Presuming addr is either an integer (variable or constant) with a value your implementation can safely convert to an int * (see below). 
Consider
volatile int a[4] = [ 1,2,3,4};
int i = a[3];
This is exactly the same, except for the explicit conversion integer to volatile int * (a pointer to ...). For the index operator, the name of the array decays to a pointer to the first element of a. This is volatile int * (type qualifiers in C apply to the elements of an array, never the array itself).
This is the same as the cast. Leaves 2 differences:
- The conversion integer to "pointer". This is implementation defined, thus if your compiler supports it correctly (it should document this), and the value is correct, it is fine. 
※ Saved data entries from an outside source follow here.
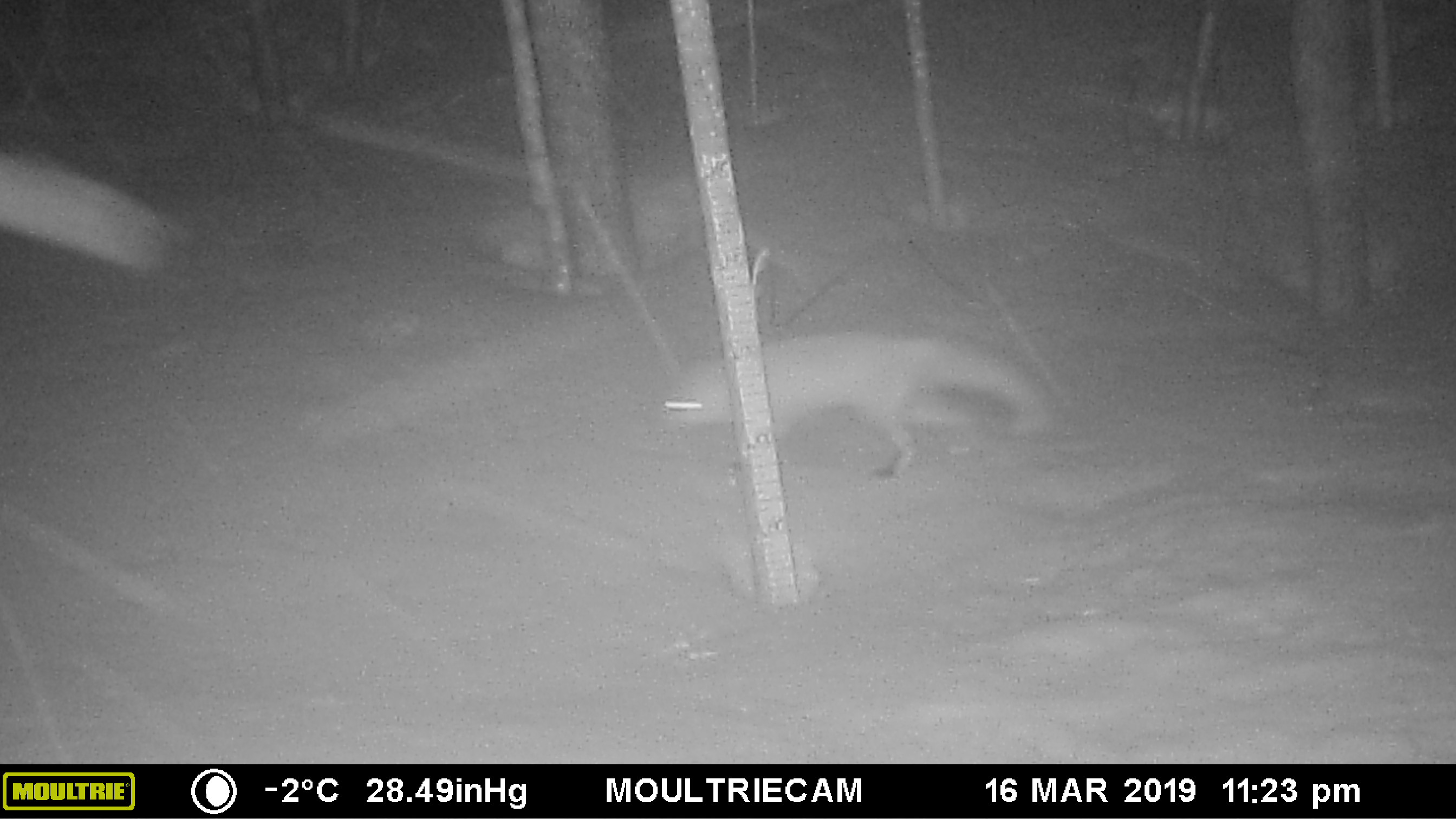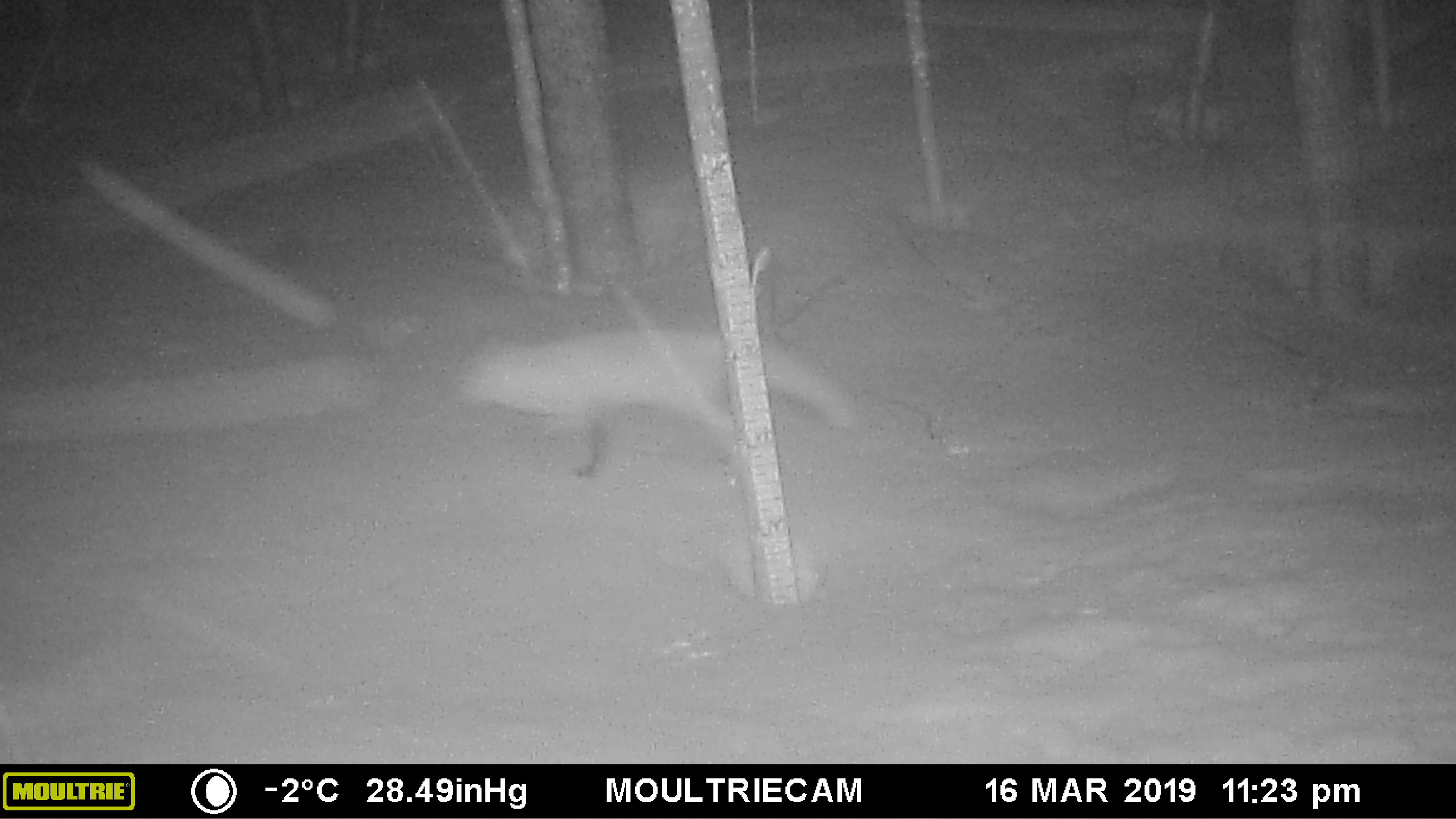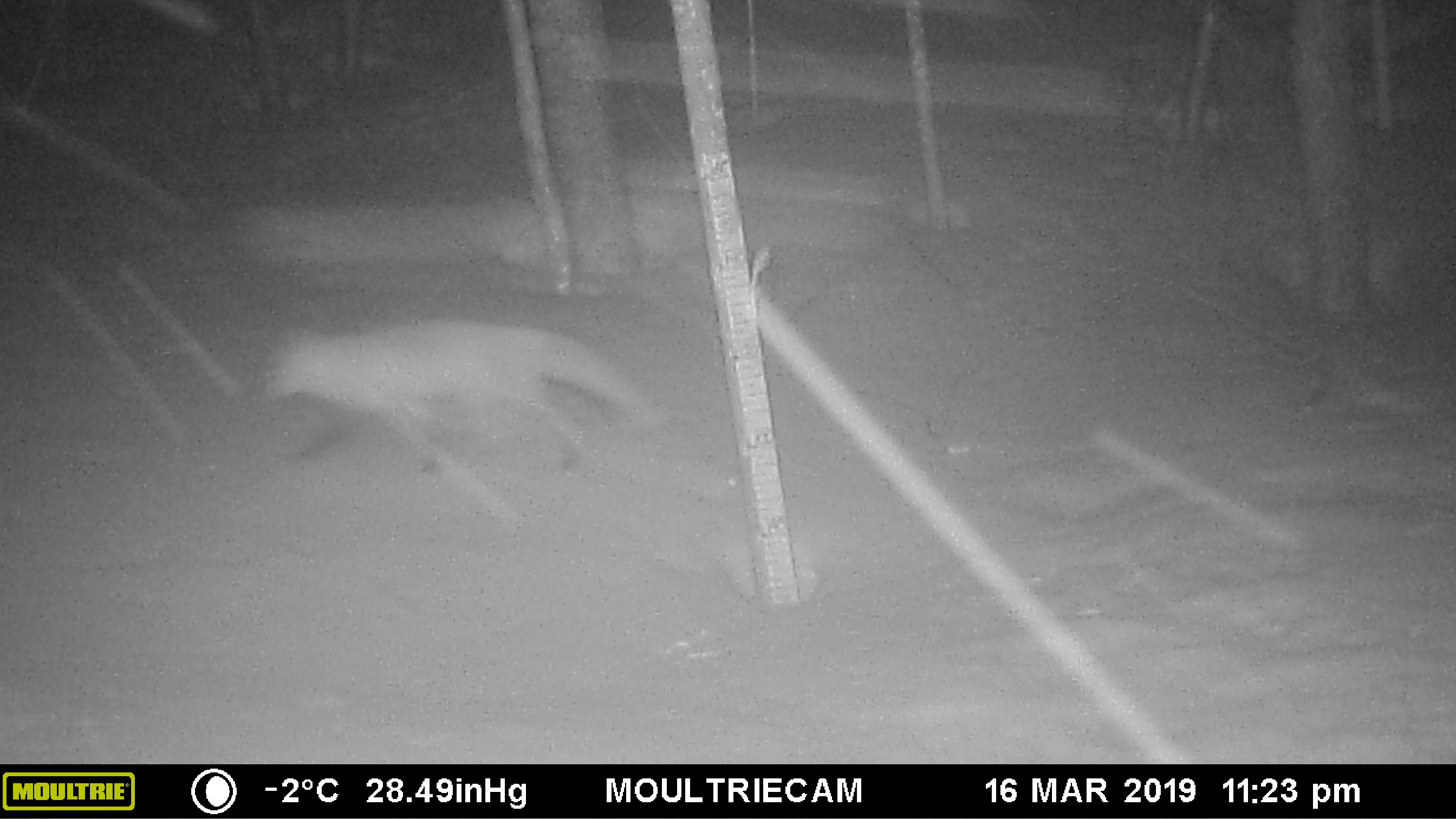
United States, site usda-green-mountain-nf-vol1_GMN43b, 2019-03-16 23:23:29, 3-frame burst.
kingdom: Animalia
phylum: Chordata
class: Mammalia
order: Carnivora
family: Canidae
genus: Vulpes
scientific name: Vulpes vulpes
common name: red fox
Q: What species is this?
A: Red fox (Vulpes vulpes).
- Finally the access. The underlying object is not - volatile, but the pointer/resp. access. This actually is a defect in the standard (see DR476 which requires the object to be- volatile, not the access. This is in contrast to the documented intention (read the link) and C++ semantics (which should be identical). Luckily all(most all) implementations generate code as one would expect and perform the access as intended. Note this is a common ideom on embedded systems.
 
So if the prerequisites are fulfilled, the code is correct. But please see below for better(in terms of maintainability and safety) options.
Notes: A better approach would be to
- use uintptr_tto guarantee the integer can hold a pointer, or - better -
- #define ARRAY_ADDR ((volatile int *)0x1000)
The latter avoids accidental modification to the integer and states the implications clear. It also can be used easier. It is a typical construct in low-level peripheral register definitions.
Re. your incrementing: addr is not a pointer! Thus you increment an integer, not a pointer. Left apart this is more to type than using a true pointer, it also is error-prone and obfuscates your code. If you need a pointer, use a pointer:
int *p = ARRAY_ADDR + 3;
As a personal note: Everybody passing such code (the one with the integer addr) in a company with at least some quality standards would have a very serious talk with her team leader.